“得了吧。”常喜将信将疑,去吧台倒了两杯冰水,晃晃悠悠又转回客厅,“那以后要是又在一起了嘞。”
“以后也不会。”我接过她递过来的杯子,反倒笑了出来,“你忘了她妈妈跟我说的话了吗。”
“也是。”常喜叹气,但随即又说,“她妈妈是她妈妈,她是她啊。”
“要是真的够坚定的话,这些问题也能克服。”
我瞥了她一眼:“所以你和夏学姐是准备好克服万难了吗。”
“咳咳、咳咳咳——”常喜噎了一口水,咳了好一会才喘过气来,我见她脸有些红,但说出来的话但是随性的很,“看着办吧,还早呢。”
“我妈可不是什么省油的灯。
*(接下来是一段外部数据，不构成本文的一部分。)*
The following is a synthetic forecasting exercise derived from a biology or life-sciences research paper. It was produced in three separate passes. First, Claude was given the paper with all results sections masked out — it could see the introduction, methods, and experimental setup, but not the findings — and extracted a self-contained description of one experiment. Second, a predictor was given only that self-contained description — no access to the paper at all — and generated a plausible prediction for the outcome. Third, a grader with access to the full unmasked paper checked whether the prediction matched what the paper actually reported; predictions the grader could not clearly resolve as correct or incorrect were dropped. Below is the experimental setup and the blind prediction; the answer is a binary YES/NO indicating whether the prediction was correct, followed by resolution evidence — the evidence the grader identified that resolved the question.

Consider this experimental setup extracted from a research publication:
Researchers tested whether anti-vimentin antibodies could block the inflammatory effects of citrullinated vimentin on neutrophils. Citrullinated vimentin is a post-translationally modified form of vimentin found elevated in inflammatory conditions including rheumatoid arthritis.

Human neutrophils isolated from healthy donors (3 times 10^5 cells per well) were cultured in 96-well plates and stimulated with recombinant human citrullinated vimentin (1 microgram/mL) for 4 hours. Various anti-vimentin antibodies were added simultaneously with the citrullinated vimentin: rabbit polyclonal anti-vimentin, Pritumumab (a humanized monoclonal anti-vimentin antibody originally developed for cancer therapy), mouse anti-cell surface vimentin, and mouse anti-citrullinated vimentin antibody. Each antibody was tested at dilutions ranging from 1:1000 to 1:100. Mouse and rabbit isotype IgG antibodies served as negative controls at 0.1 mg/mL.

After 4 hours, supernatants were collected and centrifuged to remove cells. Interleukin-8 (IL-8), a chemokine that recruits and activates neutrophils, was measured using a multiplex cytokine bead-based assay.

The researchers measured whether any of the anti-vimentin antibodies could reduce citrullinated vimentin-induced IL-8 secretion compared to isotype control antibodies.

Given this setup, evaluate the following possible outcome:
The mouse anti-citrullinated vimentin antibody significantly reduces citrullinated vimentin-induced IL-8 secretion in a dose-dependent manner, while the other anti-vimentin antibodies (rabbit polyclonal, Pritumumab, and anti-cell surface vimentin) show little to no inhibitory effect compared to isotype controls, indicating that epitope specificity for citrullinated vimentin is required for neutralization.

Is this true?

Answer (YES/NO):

”
“确实。”我想到我大姨那雷厉风行,当年棒打我爸妈鸳鸯的样子就感到一阵发怵,“不过没事,我妈会支持你的。”
“啊?”常喜没理解我话里的意思,一头雾水地看了我许久,最后选择把话题绕了回来:“所以你——”
“所以我——”
两句话撞了个正着,我们面面相觑地顿了一会,又不约而同:“你先说。”
“那我先说。”常喜从不跟我谦让,“所以你还喜欢宋与眠吗?”
“我——”我没想到她会这么直白,一句当然不喜欢在心里绕了个百转千回,终于堪堪地转到了嘴边,却听常喜又来了一句赶尽杀绝的补刀。